**Data in this exercise**
========
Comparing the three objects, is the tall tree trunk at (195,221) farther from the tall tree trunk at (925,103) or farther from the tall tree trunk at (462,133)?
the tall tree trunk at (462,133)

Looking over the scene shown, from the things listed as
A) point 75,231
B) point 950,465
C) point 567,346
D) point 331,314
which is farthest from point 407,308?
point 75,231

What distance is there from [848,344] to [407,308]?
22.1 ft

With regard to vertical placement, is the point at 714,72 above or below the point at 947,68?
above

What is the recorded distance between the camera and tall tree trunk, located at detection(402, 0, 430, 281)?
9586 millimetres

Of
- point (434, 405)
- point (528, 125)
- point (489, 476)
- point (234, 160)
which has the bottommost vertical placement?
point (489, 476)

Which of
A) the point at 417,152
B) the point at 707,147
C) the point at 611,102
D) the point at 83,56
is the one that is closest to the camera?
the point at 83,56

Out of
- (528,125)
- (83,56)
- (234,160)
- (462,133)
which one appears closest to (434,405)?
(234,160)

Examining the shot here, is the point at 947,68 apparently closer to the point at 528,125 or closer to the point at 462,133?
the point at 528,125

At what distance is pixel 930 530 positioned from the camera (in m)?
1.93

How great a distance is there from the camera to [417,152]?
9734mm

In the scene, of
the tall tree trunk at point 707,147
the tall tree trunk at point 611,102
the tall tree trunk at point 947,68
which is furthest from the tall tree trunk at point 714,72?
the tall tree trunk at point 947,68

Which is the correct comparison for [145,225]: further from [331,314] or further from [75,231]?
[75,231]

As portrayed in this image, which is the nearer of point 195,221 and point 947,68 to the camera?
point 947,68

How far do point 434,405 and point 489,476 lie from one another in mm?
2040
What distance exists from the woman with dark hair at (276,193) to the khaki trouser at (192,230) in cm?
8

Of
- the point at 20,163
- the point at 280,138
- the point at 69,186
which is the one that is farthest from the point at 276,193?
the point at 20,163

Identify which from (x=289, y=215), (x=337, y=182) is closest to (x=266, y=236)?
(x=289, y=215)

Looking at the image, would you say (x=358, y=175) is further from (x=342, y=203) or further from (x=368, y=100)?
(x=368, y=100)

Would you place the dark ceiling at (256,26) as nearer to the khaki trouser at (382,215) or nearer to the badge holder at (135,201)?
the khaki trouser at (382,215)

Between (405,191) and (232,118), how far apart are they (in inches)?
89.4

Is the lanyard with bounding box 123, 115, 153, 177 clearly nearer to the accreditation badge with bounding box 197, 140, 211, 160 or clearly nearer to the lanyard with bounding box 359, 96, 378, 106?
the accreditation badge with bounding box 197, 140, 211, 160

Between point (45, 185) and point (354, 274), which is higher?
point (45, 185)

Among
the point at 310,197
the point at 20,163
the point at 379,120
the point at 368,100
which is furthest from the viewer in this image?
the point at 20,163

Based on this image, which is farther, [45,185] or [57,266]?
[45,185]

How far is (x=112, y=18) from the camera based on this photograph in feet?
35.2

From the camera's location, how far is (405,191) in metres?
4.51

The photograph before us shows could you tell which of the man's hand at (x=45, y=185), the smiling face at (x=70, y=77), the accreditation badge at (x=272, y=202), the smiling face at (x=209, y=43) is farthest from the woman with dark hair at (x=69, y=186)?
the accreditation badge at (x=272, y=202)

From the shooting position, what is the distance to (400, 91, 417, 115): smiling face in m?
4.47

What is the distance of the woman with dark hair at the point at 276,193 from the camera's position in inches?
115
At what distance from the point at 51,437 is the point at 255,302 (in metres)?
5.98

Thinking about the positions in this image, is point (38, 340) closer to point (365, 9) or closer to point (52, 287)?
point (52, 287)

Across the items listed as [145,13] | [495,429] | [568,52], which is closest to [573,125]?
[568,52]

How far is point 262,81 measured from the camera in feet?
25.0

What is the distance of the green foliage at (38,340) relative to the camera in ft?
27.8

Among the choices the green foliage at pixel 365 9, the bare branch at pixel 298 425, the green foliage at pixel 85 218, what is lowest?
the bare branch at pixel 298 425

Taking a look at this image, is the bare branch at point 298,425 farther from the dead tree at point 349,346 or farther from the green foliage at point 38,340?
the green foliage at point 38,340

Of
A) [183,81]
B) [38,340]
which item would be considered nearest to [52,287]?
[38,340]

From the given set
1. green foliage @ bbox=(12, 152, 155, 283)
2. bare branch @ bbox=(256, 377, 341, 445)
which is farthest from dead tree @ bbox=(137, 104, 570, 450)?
========
**Given task**
Locate the line that contains "How far is point". Repeat it and every line after it, up to and including the final line, exactly.

**Expected answer**
How far is point 262,81 measured from the camera in feet?
25.0

What is the distance of the green foliage at (38,340) relative to the camera in ft?
27.8

Among the choices the green foliage at pixel 365 9, the bare branch at pixel 298 425, the green foliage at pixel 85 218, what is lowest?
the bare branch at pixel 298 425

Taking a look at this image, is the bare branch at point 298,425 farther from the dead tree at point 349,346 or farther from the green foliage at point 38,340?
the green foliage at point 38,340

Of
A) [183,81]
B) [38,340]
which item would be considered nearest to [52,287]?
[38,340]

From the given set
1. green foliage @ bbox=(12, 152, 155, 283)
2. bare branch @ bbox=(256, 377, 341, 445)
which is farthest from dead tree @ bbox=(137, 104, 570, 450)?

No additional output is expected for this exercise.